# INPUT MATERIAL

##############################

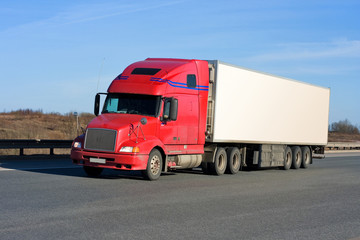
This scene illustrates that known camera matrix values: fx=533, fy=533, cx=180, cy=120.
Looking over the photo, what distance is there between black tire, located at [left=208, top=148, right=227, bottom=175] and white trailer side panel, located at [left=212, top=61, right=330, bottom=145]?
0.45 meters

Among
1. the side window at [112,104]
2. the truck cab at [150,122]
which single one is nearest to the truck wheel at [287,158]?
the truck cab at [150,122]

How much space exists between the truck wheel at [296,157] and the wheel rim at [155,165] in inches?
409

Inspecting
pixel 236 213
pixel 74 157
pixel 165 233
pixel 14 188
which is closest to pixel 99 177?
pixel 74 157

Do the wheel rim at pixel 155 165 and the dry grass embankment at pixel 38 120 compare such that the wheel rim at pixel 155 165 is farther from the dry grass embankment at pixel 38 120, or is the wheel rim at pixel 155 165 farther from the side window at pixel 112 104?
the dry grass embankment at pixel 38 120

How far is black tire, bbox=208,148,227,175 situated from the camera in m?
17.8

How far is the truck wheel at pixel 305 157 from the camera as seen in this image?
80.8 ft

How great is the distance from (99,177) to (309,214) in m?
6.96

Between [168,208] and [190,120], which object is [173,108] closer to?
[190,120]

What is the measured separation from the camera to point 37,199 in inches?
408

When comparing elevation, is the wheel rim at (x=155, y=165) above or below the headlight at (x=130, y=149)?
below

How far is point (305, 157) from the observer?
2488 cm

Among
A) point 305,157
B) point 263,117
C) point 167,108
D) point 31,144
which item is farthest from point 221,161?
point 31,144

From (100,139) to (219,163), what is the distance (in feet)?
17.6

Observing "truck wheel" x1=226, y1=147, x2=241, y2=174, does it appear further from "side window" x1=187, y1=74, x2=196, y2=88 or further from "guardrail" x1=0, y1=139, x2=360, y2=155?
"guardrail" x1=0, y1=139, x2=360, y2=155
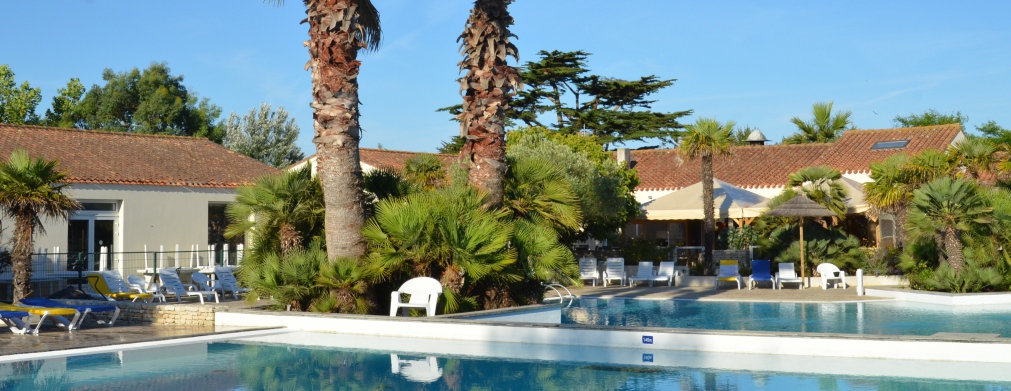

##############################

# WORK TO BE COMPLETED
Pick out each line of the listing above that contains the string "inches". The match is case-sensitive.

# REPLY TO THE TASK
How much space exists between the truck wheel at [296,157] and the wheel rim at [155,165] in inches?
What is the measured separation from the camera to point 37,199 in inches?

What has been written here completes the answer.